Nutrition Facts (per serving)
| Nutrient | Amount |
|---|---|
| Calories | 295 |
| Protein | 22g |
| Carbohydrates | 32g |
| Fat | 11g |
| Fiber | 14g |
Chef’s Tips
- Toast your spices in a dry pan for 30 seconds before adding them to intensify their flavors and create a more aromatic base for your lentils.
- Make the tahini dressing ahead and store it in the refrigerator – it will keep for up to one week and makes an excellent sauce for other grain bowls and salads.

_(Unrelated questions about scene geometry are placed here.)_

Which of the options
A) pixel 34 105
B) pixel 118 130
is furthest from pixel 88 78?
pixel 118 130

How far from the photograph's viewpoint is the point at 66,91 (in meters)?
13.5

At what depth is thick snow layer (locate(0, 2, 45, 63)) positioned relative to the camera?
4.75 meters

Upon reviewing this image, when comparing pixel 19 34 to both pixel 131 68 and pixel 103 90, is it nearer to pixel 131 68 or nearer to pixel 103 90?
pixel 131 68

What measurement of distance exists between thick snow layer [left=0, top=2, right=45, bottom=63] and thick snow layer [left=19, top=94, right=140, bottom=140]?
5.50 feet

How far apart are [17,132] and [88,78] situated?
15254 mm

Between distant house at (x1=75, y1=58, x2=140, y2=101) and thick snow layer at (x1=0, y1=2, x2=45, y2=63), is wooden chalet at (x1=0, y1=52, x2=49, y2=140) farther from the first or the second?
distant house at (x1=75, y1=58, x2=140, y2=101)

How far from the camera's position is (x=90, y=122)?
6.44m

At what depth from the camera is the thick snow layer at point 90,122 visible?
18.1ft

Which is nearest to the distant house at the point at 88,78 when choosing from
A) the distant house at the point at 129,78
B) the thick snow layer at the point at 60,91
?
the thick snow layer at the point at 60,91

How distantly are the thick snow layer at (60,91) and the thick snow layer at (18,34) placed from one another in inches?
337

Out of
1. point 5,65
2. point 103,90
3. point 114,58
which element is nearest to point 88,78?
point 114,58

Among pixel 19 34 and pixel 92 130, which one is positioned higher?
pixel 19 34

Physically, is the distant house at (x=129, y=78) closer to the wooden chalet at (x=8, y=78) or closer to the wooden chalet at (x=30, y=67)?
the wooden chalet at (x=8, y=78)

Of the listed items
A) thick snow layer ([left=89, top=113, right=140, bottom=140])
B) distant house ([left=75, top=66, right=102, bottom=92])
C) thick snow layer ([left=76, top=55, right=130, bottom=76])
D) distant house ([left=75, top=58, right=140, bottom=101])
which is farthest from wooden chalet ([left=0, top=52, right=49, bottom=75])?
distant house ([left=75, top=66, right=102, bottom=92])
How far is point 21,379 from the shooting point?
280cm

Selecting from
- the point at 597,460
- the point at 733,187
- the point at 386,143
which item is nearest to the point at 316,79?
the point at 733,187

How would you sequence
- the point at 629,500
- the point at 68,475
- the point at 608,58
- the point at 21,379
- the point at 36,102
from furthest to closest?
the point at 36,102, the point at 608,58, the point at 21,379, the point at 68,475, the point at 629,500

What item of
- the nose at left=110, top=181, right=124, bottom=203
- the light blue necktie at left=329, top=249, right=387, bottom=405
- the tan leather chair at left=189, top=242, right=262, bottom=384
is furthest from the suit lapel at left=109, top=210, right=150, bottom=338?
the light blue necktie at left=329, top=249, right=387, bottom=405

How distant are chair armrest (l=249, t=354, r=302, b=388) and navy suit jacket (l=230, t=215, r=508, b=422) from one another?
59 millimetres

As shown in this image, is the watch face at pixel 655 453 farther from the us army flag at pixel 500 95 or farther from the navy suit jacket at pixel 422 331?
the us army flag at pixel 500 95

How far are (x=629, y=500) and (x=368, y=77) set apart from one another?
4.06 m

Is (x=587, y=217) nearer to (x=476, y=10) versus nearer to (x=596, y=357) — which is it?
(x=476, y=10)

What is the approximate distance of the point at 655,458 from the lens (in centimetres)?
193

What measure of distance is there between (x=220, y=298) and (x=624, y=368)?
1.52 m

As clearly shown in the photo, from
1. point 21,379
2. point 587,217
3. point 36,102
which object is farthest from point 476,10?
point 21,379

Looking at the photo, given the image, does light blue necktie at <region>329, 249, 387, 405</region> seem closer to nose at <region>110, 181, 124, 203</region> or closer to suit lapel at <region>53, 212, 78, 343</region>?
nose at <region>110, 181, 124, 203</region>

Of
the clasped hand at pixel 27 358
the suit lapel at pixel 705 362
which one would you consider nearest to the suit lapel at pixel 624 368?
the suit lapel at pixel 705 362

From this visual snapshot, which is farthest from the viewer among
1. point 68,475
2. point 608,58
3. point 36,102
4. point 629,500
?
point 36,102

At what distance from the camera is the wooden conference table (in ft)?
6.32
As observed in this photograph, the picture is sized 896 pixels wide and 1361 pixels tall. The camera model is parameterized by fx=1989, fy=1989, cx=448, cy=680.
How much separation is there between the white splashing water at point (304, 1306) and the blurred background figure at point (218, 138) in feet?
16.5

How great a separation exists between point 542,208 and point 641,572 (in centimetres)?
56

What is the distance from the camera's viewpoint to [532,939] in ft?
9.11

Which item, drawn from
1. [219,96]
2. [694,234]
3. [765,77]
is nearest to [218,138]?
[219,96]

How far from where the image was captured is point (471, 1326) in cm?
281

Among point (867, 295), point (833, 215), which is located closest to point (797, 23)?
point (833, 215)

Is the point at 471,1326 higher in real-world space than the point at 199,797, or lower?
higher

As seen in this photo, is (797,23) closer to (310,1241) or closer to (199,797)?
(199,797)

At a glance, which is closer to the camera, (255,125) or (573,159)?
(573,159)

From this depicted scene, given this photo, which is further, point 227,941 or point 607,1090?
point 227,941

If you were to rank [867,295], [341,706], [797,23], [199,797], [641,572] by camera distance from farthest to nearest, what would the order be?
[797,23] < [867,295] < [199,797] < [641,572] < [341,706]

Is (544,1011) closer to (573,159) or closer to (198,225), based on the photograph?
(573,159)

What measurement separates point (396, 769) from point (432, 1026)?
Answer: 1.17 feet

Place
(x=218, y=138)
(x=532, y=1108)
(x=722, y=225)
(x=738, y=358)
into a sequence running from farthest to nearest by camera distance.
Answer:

- For extra richness and anti-inflammatory benefits, finish each bowl with a pinch of freshly cracked black pepper, which enhances turmeric absorption by up to 2000%.
Health Benefits
This anti-inflammatory powerhouse delivers exceptional health benefits through its carefully selected organic ingredients. Turmeric contains curcumin, a potent compound that reduces inflammation and supports joint health, while red lentils provide complete plant-based protein and soluble fiber for heart health and blood sugar stability. The hemp seeds add omega-3 fatty acids for brain health, and the rainbow of fresh vegetables supplies antioxidants, vitamins, and minerals that support immune function and cellular repair.
Storage Instructions
Store leftover cooked lentils and fresh vegetables separately in airtight containers in the refrigerator for up to 4 days. Keep tahini dressing in a sealed jar for up to 1 week. For meal prep, assemble bowls without dressing and add fresh tahini sauce just before serving. The lentil base can also be frozen for up to 3 months – thaw overnight and reheat gently with a splash of vegetable broth.